◆ Selected passage:
-- START --

The first codification, and successful prosecution of CAH occurred in Nuremberg.[7] Article 6(c) of the IMT Charter provided an enumerative definition.[8] Once again, the primary rationale was the punishment of German officials responsible for atrocities against, and persecutions and deportations of German citizens of Jewish, Roma or Sinti descent. In that respect, the term engulfed what would soon become the crime of genocide. In Nuremberg, the notion failed to discard the war nexus, since it had to be linked with war crimes or crimes against peace. The stated reason was alignment with the principle of legality.[9] An additional pragmatic reason was that the victors of the Second World War wanted to dodge any allusions to their own colonial or deportation practices.[10] The omission by the IMTFE Charter of the word “religious” is of minor importance, given that the other two offences were more relevant in the Pacific theatre.[11]

However, Control Council Law No 10 released the subsequent military tribunals in Germany from the obligation to establish a connection with other crimes under their jurisdiction, and broadened the scope of the concept.[12] The Nuremberg Principles reinstated the mandatory link with war crimes and crimes against peace, which was dropped again by the 1954 ILC Draft Code of Offences against the Peace and Security of Mankind.[13] The latter also detached the concept of genocide, which had already been recognised as an independent crime, thus being able to add persecution on cultural grounds to the CAH concept. The new condition was that CAH had to have been committed, instigated, or tolerated by State authorities.

-- END --

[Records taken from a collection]

-- START --

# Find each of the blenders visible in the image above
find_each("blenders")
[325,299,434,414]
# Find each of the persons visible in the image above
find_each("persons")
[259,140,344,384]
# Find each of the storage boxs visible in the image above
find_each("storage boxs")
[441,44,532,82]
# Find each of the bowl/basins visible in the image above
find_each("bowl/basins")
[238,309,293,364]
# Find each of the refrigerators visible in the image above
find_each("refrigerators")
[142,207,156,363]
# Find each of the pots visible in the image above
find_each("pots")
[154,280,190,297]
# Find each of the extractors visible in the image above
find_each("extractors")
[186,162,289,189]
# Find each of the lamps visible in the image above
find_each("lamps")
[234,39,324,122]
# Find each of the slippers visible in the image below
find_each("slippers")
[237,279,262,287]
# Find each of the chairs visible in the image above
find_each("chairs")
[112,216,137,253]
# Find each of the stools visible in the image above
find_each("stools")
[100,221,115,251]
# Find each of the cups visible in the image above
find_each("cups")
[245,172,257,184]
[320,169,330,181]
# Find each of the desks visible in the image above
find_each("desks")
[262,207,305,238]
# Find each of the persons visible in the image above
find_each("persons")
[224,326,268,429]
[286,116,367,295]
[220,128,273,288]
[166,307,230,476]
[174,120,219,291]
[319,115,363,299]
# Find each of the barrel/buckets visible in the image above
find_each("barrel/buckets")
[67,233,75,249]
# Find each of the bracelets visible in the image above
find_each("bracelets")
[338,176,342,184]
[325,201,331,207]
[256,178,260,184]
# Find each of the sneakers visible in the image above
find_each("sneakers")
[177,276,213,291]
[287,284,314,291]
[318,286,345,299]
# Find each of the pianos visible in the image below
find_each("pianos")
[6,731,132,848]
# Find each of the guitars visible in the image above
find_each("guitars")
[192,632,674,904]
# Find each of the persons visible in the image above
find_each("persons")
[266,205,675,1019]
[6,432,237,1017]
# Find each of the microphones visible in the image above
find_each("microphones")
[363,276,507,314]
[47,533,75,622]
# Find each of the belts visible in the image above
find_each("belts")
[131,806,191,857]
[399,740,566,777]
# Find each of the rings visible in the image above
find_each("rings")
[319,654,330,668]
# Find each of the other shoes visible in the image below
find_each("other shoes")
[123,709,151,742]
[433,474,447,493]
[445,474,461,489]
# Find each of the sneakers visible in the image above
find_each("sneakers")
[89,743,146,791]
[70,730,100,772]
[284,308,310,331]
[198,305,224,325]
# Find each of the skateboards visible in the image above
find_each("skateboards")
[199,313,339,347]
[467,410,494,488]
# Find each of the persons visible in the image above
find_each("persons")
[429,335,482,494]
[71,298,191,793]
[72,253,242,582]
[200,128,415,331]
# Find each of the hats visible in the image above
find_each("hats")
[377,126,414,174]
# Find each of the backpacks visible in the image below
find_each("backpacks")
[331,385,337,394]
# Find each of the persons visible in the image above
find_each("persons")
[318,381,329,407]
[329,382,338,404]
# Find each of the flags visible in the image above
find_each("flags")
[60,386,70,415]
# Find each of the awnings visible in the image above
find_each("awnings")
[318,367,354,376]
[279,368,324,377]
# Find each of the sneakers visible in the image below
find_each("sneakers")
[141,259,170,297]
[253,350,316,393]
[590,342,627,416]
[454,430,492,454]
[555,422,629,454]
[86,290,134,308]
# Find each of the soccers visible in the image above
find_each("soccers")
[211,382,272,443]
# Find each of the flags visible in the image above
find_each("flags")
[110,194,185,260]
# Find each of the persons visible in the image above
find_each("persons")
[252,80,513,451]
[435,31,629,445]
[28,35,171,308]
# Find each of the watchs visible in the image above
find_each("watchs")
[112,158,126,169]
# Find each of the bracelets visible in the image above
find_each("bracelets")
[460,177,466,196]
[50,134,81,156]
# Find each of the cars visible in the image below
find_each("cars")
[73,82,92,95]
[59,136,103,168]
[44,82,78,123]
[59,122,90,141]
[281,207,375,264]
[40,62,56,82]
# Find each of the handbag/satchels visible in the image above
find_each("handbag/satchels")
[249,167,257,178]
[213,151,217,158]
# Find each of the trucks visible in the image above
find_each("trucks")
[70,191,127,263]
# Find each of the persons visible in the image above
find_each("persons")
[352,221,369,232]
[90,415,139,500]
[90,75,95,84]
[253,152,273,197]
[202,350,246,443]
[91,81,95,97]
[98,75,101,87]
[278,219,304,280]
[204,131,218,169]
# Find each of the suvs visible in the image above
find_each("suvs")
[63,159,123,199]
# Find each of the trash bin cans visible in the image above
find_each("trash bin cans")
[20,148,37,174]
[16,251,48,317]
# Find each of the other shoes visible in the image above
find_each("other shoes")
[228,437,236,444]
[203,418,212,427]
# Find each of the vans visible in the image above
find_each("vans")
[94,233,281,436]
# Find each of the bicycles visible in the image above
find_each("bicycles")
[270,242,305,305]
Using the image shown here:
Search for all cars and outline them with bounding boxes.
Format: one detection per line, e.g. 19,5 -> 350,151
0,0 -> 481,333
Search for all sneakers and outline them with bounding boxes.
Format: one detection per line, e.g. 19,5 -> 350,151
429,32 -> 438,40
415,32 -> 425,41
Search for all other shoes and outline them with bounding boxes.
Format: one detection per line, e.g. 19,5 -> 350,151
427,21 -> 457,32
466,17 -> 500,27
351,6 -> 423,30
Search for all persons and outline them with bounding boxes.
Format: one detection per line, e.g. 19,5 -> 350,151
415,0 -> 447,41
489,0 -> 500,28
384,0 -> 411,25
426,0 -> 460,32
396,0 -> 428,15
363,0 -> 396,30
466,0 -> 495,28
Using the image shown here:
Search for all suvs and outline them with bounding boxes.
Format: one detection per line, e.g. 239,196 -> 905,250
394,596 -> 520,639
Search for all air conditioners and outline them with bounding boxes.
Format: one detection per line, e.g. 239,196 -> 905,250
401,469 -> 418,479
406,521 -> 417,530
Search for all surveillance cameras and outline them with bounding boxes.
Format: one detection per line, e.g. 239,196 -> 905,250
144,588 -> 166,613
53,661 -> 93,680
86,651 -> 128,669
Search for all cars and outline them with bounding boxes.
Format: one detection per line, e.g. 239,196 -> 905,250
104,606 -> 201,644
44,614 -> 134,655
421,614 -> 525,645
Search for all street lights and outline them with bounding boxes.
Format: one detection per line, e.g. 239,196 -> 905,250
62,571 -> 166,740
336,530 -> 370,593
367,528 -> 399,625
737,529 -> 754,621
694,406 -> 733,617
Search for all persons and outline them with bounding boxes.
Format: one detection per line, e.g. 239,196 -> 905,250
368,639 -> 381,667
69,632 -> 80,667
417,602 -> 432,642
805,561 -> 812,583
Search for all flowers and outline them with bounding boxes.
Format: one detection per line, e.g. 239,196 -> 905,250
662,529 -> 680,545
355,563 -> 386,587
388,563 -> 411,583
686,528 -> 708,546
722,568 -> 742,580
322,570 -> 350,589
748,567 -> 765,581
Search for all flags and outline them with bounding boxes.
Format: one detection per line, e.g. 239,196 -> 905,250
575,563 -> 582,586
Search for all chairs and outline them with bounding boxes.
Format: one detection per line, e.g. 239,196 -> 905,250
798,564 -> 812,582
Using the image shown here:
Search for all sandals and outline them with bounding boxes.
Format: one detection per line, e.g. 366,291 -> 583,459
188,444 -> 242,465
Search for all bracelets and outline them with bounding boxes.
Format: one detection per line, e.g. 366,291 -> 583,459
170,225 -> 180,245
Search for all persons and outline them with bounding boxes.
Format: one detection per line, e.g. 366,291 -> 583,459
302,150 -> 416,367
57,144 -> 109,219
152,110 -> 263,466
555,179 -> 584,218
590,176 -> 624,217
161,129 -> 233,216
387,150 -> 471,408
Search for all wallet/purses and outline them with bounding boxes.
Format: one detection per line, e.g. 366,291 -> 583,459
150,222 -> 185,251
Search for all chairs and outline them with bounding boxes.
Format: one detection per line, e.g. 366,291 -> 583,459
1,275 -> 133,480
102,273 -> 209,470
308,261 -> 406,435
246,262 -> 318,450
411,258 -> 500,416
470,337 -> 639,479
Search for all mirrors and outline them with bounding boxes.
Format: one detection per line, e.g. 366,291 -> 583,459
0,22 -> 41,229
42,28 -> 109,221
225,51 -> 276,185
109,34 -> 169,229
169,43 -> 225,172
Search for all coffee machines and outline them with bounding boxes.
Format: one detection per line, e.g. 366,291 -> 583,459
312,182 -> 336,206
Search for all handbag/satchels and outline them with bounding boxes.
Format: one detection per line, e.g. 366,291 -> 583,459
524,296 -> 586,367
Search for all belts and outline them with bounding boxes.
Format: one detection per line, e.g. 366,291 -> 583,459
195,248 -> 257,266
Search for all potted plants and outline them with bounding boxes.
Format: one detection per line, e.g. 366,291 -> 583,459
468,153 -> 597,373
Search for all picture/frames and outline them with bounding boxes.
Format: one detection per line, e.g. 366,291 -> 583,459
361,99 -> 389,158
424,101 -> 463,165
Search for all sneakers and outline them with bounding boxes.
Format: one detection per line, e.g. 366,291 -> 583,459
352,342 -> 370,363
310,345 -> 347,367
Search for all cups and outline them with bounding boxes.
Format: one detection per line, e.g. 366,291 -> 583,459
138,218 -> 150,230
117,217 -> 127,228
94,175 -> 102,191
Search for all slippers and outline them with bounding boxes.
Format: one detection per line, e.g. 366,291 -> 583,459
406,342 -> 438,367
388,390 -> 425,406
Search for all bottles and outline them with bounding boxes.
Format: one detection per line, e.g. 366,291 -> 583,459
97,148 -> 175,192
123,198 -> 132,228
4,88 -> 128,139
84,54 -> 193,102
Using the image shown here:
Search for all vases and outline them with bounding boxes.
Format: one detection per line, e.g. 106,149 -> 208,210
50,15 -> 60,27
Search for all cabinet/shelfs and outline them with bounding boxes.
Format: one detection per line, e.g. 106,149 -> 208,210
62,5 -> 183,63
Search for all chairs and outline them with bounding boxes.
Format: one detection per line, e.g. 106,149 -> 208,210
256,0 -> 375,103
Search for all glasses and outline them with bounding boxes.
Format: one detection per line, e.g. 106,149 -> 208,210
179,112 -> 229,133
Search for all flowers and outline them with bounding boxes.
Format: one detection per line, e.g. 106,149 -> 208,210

-- END --

◆ Your goal:
Pick up the passage on the legal history of crimes against humanity right after its last sentence and write the next part.

◆ Response below:
In 1968, a UN Convention established that statutory limitations do not apply to CAH “whether committed in time of war or in time of peace”.[14] This convention, as well as the 1973 Apartheid Convention, and a remarkable number of General Assembly Resolutions, explicitly declared apartheid a CAH.[15] This was clearly possible due to the systemic change of decolonisation. States from Global South demonstrated a particular interest in the international criminalisation of colonialism-related offences.[16] Nonetheless, States from the Global South had to fight until the very last moment of the Rome Conference in order to achieve the inclusion of apartheid as an underlying CAH.[17]

In 1991, the ILC, reviewing the Draft Code, deemed it proper to rename this category of international crimes “systematic or mass violations of human rights”. It thus laid emphasis on a different distinctive criterion; the systematic and mass-scale nature of the crimes, which expressed their seriousness.[18] The conflict nexus necessarily returned in the ICTY Statute due to the special nature of the Tribunal.[19] However, the Tribunal itself found that such a nexus had become extinct in customary international law.[20] Besides, the ICTR preferred the contextual element of “a widespread or systematic attack against any civilian population on national, political, ethnic, racial or religious grounds”.[21] The ICTY held, though, that discriminatory intent is only necessary for the sub-category of persecutions.[22] Accordingly, the Rome Statute did not adopt either conflict nexus as a contextual element, nor discriminatory intent as the general mental element for all CAH.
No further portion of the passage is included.